§ **Activity**: Your answer must be a word-for-word copy of the data.

§ **Entries provided**:
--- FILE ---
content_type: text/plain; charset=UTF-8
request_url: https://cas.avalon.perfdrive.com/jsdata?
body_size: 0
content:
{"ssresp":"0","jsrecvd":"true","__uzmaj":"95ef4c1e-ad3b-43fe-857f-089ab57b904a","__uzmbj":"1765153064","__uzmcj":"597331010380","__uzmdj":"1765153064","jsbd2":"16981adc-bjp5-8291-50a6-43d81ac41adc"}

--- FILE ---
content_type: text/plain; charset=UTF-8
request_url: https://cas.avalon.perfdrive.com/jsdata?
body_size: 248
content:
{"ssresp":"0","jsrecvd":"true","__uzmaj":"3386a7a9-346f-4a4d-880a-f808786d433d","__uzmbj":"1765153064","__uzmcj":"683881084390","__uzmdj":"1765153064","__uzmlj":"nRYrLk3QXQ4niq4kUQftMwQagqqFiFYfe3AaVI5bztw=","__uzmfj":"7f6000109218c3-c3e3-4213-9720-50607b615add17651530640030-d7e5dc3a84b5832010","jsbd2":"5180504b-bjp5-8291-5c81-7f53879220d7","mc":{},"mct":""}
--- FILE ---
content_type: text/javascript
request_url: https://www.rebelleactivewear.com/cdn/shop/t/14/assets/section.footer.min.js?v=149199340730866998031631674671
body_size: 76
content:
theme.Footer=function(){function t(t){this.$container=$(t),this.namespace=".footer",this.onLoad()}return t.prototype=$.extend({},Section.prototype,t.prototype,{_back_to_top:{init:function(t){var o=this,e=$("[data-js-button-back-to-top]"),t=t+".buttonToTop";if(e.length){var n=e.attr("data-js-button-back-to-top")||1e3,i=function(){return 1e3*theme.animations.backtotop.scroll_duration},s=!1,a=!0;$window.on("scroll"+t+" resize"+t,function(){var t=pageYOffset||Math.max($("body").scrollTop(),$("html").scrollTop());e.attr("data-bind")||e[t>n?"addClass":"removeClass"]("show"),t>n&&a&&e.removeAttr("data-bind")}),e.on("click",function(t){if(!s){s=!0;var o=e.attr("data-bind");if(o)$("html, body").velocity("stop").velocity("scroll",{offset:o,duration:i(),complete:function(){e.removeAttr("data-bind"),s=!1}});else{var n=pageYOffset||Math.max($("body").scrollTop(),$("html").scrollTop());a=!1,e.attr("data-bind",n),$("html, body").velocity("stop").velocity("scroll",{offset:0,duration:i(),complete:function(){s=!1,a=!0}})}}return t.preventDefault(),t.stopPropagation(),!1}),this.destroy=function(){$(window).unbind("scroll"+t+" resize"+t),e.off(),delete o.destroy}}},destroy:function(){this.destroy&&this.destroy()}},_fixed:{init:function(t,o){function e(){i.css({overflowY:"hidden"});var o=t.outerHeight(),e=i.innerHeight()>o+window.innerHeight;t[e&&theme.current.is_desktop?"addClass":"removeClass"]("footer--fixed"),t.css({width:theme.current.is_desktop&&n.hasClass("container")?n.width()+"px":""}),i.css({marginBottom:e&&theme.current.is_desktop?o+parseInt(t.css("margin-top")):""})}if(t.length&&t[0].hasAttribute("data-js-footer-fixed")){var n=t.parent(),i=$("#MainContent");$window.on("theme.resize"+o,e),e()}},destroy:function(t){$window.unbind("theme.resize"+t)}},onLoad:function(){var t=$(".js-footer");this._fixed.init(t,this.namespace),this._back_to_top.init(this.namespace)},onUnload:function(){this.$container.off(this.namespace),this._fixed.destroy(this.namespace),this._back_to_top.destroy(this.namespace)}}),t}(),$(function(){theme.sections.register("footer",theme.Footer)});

§ **Response below**:
--- FILE ---
content_type: text/plain; charset=UTF-8
request_url: https://cas.avalon.perfdrive.com/jsdata?
body_size: 0
content:
{"ssresp":"0","jsrecvd":"true","__uzmaj":"95ef4c1e-ad3b-43fe-857f-089ab57b904a","__uzmbj":"1765153064","__uzmcj":"597331010380","__uzmdj":"1765153064","jsbd2":"16981adc-bjp5-8291-50a6-43d81ac41adc"}

--- FILE ---
content_type: text/plain; charset=UTF-8
request_url: https://cas.avalon.perfdrive.com/jsdata?
body_size: 248
content:
{"ssresp":"0","jsrecvd":"true","__uzmaj":"3386a7a9-346f-4a4d-880a-f808786d433d","__uzmbj":"1765153064","__uzmcj":"683881084390","__uzmdj":"1765153064","__uzmlj":"nRYrLk3QXQ4niq4kUQftMwQagqqFiFYfe3AaVI5bztw=","__uzmfj":"7f6000109218c3-c3e3-4213-9720-50607b615add17651530640030-d7e5dc3a84b5832010","jsbd2":"5180504b-bjp5-8291-5c81-7f53879220d7","mc":{},"mct":""}
--- FILE ---
content_type: text/javascript
request_url: https://www.rebelleactivewear.com/cdn/shop/t/14/assets/section.footer.min.js?v=149199340730866998031631674671
body_size: 76
content:
theme.Footer=function(){function t(t){this.$container=$(t),this.namespace=".footer",this.onLoad()}return t.prototype=$.extend({},Section.prototype,t.prototype,{_back_to_top:{init:function(t){var o=this,e=$("[data-js-button-back-to-top]"),t=t+".buttonToTop";if(e.length){var n=e.attr("data-js-button-back-to-top")||1e3,i=function(){return 1e3*theme.animations.backtotop.scroll_duration},s=!1,a=!0;$window.on("scroll"+t+" resize"+t,function(){var t=pageYOffset||Math.max($("body").scrollTop(),$("html").scrollTop());e.attr("data-bind")||e[t>n?"addClass":"removeClass"]("show"),t>n&&a&&e.removeAttr("data-bind")}),e.on("click",function(t){if(!s){s=!0;var o=e.attr("data-bind");if(o)$("html, body").velocity("stop").velocity("scroll",{offset:o,duration:i(),complete:function(){e.removeAttr("data-bind"),s=!1}});else{var n=pageYOffset||Math.max($("body").scrollTop(),$("html").scrollTop());a=!1,e.attr("data-bind",n),$("html, body").velocity("stop").velocity("scroll",{offset:0,duration:i(),complete:function(){s=!1,a=!0}})}}return t.preventDefault(),t.stopPropagation(),!1}),this.destroy=function(){$(window).unbind("scroll"+t+" resize"+t),e.off(),delete o.destroy}}},destroy:function(){this.destroy&&this.destroy()}},_fixed:{init:function(t,o){function e(){i.css({overflowY:"hidden"});var o=t.outerHeight(),e=i.innerHeight()>o+window.innerHeight;t[e&&theme.current.is_desktop?"addClass":"removeClass"]("footer--fixed"),t.css({width:theme.current.is_desktop&&n.hasClass("container")?n.width()+"px":""}),i.css({marginBottom:e&&theme.current.is_desktop?o+parseInt(t.css("margin-top")):""})}if(t.length&&t[0].hasAttribute("data-js-footer-fixed")){var n=t.parent(),i=$("#MainContent");$window.on("theme.resize"+o,e),e()}},destroy:function(t){$window.unbind("theme.resize"+t)}},onLoad:function(){var t=$(".js-footer");this._fixed.init(t,this.namespace),this._back_to_top.init(this.namespace)},onUnload:function(){this.$container.off(this.namespace),this._fixed.destroy(this.namespace),this._back_to_top.destroy(this.namespace)}}),t}(),$(function(){theme.sections.register("footer",theme.Footer)});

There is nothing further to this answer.